Albert Rivera no tiene quien le tosa dentro de la formación naranja. Eso ha quedado claro tras la clausura de la IV Asamblea General de Ciudadanos. El líder de C´s ha dispuesto cambiar el ideario del partido, ha dado un giro de 180 grados a la línea estratégica, ha creado un órgano de control a la nueva dirección, compuesto en su totalidad por sus fieles, y ha seguido siendo aclamado por los suyos. La única voz crítica que se alzó contra Rivera antes de la asamblea, la de la eurodiputada Carolina Punset, ni estaba ni se la esperaba. Ayer estaba en Valencia, contrayendo matrimonio.

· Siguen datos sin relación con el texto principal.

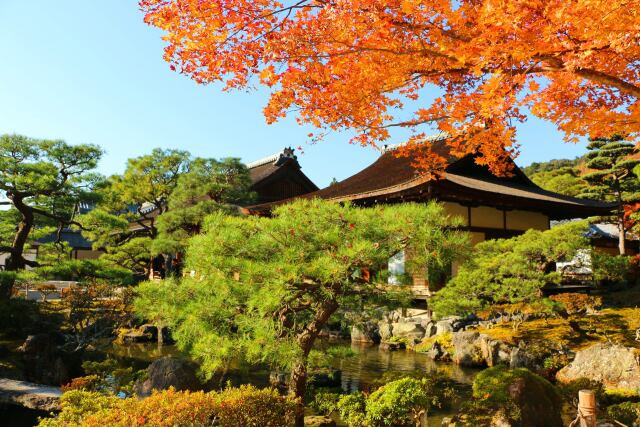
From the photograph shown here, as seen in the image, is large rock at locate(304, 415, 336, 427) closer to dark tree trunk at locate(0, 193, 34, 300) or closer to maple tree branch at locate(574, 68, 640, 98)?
maple tree branch at locate(574, 68, 640, 98)

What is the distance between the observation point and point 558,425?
6461 millimetres

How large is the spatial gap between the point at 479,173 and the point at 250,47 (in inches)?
541

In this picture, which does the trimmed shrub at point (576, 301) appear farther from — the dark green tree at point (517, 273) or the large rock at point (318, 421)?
the large rock at point (318, 421)

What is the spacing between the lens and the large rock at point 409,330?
14703 mm

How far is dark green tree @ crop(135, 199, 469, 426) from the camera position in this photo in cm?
527

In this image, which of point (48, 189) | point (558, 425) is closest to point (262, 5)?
point (558, 425)

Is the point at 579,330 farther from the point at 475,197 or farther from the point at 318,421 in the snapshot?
Result: the point at 318,421

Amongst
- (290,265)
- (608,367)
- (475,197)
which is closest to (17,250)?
(290,265)

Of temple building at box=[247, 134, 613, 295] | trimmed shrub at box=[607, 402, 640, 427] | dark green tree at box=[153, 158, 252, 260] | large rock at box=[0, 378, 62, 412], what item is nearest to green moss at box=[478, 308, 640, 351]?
temple building at box=[247, 134, 613, 295]

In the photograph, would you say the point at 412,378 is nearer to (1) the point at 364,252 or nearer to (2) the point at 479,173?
(1) the point at 364,252

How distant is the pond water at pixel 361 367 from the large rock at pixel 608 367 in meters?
2.13

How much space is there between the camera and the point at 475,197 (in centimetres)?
1507

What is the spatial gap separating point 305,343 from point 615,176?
77.6 ft

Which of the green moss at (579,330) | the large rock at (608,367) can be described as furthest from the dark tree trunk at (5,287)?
the large rock at (608,367)
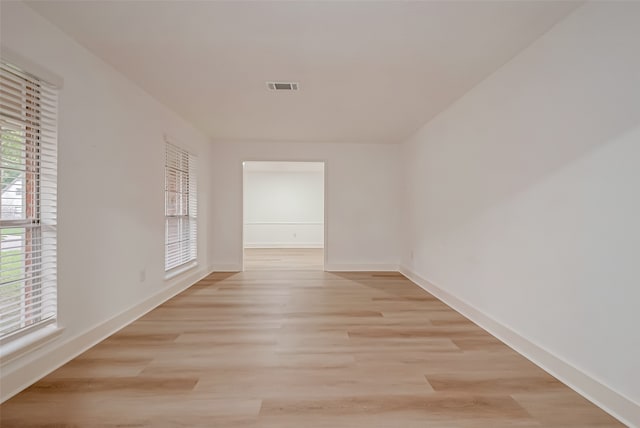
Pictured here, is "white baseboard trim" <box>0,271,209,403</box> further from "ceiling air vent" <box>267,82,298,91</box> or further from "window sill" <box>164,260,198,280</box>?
"ceiling air vent" <box>267,82,298,91</box>

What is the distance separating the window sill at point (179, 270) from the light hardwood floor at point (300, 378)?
0.66m

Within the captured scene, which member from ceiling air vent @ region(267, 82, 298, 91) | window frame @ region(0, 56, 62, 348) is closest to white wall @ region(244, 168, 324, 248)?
ceiling air vent @ region(267, 82, 298, 91)

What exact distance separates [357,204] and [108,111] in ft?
13.9

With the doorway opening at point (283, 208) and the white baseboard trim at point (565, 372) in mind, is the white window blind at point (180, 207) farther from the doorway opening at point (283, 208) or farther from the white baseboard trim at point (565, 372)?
the doorway opening at point (283, 208)

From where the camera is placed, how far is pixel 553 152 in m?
2.26

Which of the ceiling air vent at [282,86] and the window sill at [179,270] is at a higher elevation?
the ceiling air vent at [282,86]

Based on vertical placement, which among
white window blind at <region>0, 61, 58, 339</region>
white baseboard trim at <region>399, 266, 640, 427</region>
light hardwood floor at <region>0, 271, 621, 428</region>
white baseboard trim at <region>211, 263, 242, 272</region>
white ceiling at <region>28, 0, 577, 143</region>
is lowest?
light hardwood floor at <region>0, 271, 621, 428</region>

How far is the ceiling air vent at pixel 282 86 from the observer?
3.22 m

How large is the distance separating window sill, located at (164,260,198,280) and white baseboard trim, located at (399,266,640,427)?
358 cm

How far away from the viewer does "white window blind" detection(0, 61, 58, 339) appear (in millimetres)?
1985

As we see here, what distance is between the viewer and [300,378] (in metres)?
2.18

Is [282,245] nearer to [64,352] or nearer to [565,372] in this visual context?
[64,352]

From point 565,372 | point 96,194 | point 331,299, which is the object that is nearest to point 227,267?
point 331,299

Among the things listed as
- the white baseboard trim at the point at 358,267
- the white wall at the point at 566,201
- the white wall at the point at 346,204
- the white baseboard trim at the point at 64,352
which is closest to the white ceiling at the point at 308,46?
the white wall at the point at 566,201
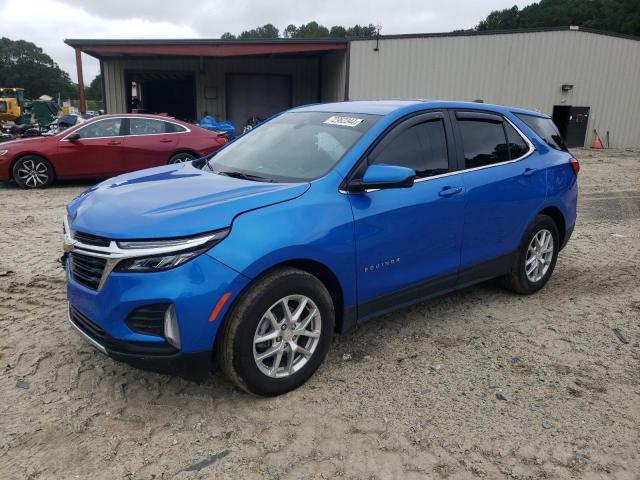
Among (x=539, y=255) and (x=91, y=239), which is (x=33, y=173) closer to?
(x=91, y=239)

La escasa resistencia que recibió Rivera a su plan de cambiar el ideario y, donde decía social liberal, decir liberal progresista (50 votos en contra y 3 abstenciones, frente a los 142 votos a favor del cambio propuesto por el líder) no se plasmó en una candidatura alternativa. Y de las alternativas que osaron enfrentarse en primarias al secretario general no queda ya ni el recuerdo. Rivera justificó el paso de la socialdemocracia a mejor vida (ahora que los socialdemócratas están en crisis en toda Europa) con un empujón al PSOE: "No le dejemos al PSOE que se apropie del progresismo, el progresismo es mucho más que ser socialista", dijo a los suyos. El método, en todo caso, no es novedoso. Hasta el PP se declaró progresista en boca de su entonces ministro de Trabajo, Javier Arenas, hoy único testimonio del aznarismo en el PP marianista.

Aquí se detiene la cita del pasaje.